Ikki observaba al caballero, este se recostó a un costado de su hermano, y empezó a acariciarle el cabello… pero fue el roce de sus labios con los de su durmiente pequeño, lo que consiguió que Ikki pudiera moverse nuevamente…
¡Cómo te atreves, degenerado! – rugía el Fenix, aproximándose a Perseo y tomándole del cuello – Serás muy hijo de Zeus, pero eso a mí no me importa… ¡Aléjate de mi Hermano… o verás!
¡Veré QUÉ, IKKI! - Lestat tomaba de las muñecas al poderoso Fénix… se sentía un viento extraño, y unos rayos sonaban con violencia en el exterior - ¿Sabes?... Lo que más odio… es la traición.

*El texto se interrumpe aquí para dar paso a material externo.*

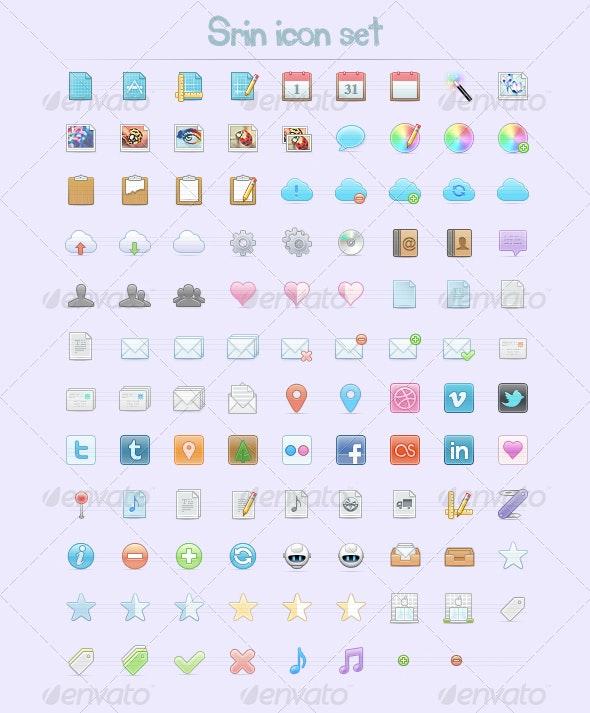 105 Web Icons - Web Icons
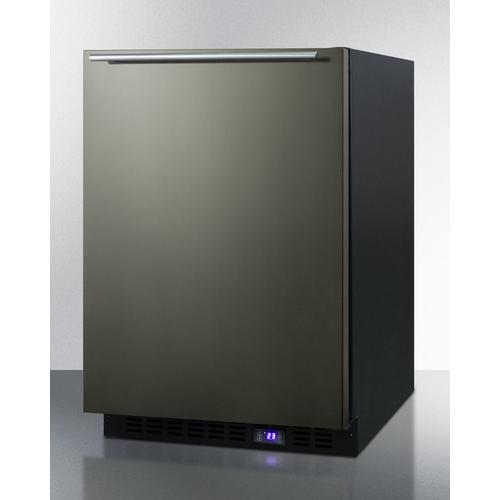 "24"" Wide Built-in All-freezer With Icemaker"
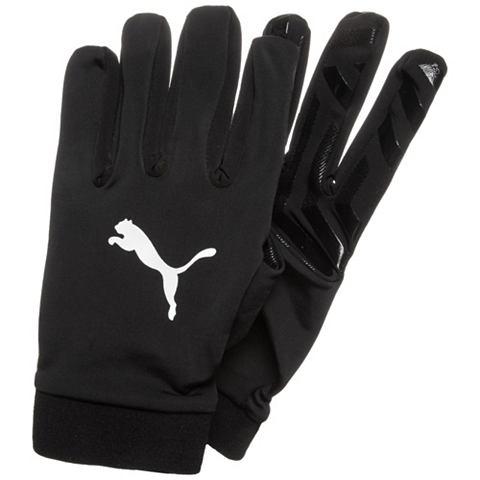 Флисовые перчатки » перчатки Her...
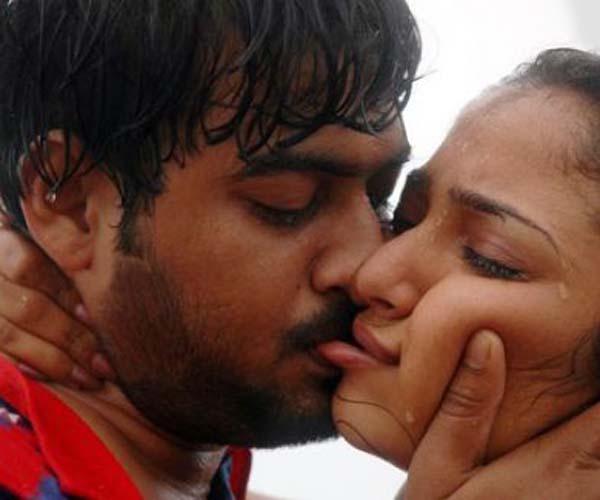 Tamil Lip Kiss Images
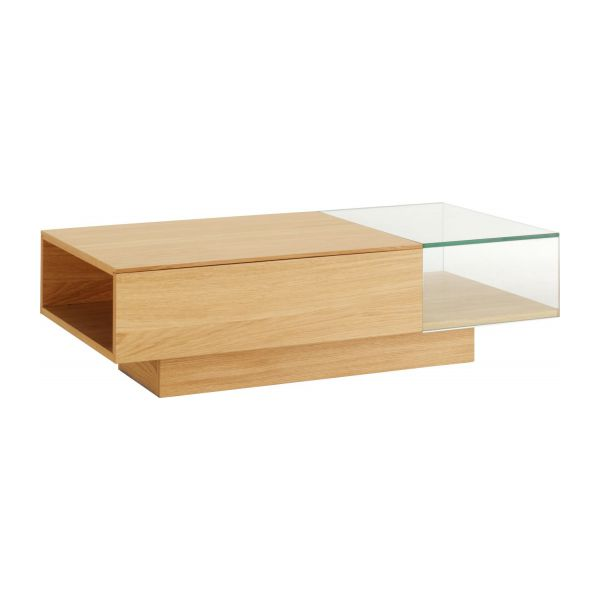 Akira tables basses naturel verre bois habitat - Table basse en chene ...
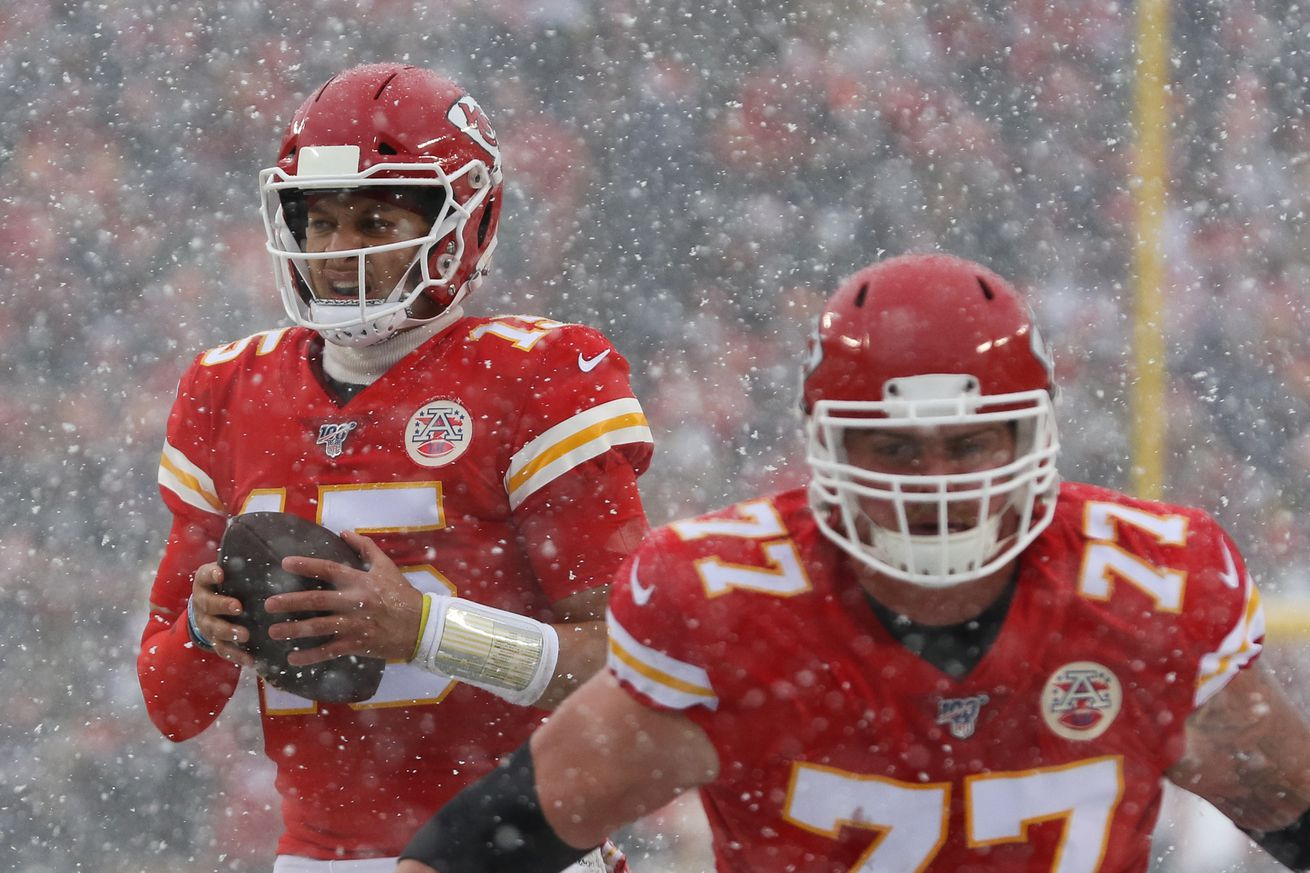 NFL: DEC 15 Broncos at Chiefs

Ikki observaba incrédulo al caballero… el resplandor de un rayo, iluminó la habitación… fue entonces que Ikki pudo observar la cantidad de pinturas… él ya las conocía… él las había visto antes…
En las puertas, tres figuras permanecían al margen de la situación… Dos de los cuales, a pesar de sus semejanzas, dejaban ver a uno con miraba expectante, a otro enfadado, y alguien más joven, que no disimulaba en nada su rabia.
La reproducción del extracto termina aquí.